◆ DOCUMENT SECTION
+ + + + +
"Torque" constant for shunt-wound motor

WHen you say DC motor (not shunt), are you referring to a PM or series?

Jamie

PM. And I just realized that I've been saying shunt wound when I meant series. D'oh, d'oh d'oh.

Series motors know no limit. The factor I^2 as you have noted, however, the limit comes from winding resistance and heating for torque. This information is normally supplied per motor.

HP rating on a motor can generally give you an idea of max current, take that and you can work back towards your torque..

As a rule of thumb, a 600V DC motor at 1 amp is 1 HP, 300V DC motor at

A series motor can generate lots of HP in a small package with lack of self speed control. This is due to the field never being matched with the armature to balance the incoming driving source. as current drops, so does the current in the series field winding, weakening it even and the armature tries to spin faster. Of course you lose your torque and at some point the load will level the RPM's.
+ + + + +
◆ REQUIREMENTS
Write the next part of the forum thread on torque in series-wound DC motors, continuing from its final post.
+ + + + +
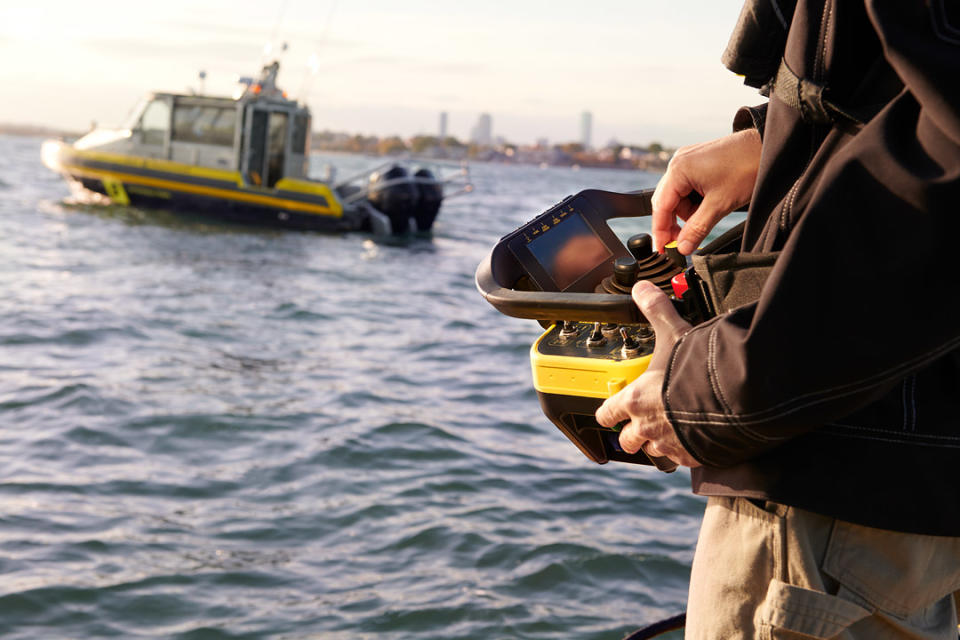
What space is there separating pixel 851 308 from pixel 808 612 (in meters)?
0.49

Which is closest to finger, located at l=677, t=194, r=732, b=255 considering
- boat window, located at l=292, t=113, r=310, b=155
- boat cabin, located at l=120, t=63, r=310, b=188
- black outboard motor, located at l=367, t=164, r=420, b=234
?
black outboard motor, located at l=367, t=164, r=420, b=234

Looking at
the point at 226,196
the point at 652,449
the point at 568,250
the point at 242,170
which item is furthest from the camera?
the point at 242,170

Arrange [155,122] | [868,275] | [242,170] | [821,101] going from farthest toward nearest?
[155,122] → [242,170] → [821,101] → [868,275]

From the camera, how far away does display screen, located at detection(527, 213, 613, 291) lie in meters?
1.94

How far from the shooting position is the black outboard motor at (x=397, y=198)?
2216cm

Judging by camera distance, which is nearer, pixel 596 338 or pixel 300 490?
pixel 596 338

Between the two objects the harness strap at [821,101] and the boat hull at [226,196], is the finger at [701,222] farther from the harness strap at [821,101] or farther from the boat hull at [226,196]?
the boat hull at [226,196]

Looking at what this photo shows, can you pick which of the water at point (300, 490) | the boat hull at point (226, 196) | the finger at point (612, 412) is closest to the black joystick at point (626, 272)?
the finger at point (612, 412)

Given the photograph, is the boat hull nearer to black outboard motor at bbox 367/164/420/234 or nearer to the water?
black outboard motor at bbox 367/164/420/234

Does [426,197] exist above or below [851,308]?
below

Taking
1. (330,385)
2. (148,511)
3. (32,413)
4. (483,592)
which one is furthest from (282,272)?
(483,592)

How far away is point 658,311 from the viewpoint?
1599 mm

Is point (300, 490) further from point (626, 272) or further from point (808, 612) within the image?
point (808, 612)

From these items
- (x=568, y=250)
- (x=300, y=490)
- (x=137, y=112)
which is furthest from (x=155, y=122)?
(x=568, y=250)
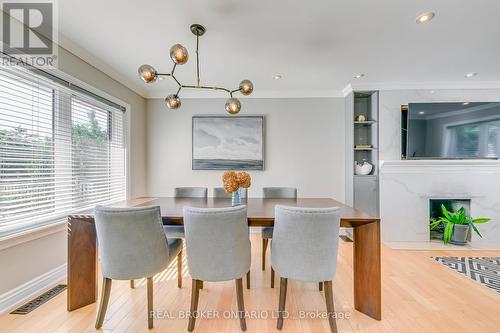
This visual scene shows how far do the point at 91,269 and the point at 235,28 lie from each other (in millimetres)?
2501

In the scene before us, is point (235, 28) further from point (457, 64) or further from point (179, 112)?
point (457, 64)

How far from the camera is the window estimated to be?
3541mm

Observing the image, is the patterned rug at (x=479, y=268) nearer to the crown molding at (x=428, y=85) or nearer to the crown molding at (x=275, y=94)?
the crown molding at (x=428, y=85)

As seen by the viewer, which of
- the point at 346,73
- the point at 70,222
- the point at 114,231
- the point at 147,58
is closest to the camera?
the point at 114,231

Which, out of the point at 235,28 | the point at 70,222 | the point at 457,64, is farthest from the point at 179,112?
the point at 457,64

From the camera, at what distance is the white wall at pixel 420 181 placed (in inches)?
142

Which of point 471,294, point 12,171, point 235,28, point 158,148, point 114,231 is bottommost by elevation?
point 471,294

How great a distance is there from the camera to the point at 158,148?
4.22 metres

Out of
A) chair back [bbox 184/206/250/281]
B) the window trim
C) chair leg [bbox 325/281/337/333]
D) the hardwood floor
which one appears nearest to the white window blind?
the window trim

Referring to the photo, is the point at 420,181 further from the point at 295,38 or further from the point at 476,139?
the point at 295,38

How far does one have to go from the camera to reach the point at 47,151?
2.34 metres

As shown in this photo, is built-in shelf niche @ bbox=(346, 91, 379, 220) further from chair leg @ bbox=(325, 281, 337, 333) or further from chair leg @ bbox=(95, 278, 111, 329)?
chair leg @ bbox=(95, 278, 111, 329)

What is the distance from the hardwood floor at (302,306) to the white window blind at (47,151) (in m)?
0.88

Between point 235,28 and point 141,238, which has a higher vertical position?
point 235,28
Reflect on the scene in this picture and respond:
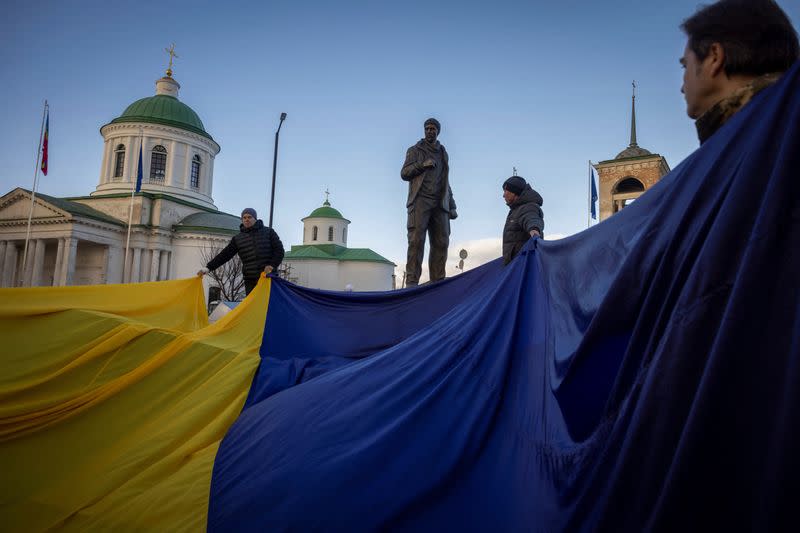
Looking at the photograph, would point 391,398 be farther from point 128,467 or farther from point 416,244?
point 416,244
+ + + + +
◆ EXPECTED ANSWER
And thinking back, if the current drops 50% in a series motor I think the RPM's increases 4 times, or something in that neighborhood, I would have to look that up. You also need to factor in DC resistance, too.

Jamie

If you neglect losses, then the motor elec/mech powser balance is

Power_Elec = Power_Mech , so V * i = T * w

The PM DC motor elec/mech power balance is then

V = Ke * w and T = Kt * i

Ke * w * i = Kt * i * w , giving Kt = Ke

Now if T = Kt * i^2, then the series DC motor power balance would be

Ke * w * i = Kt * i^2 * w , giving Kt = Ke / i

dave y.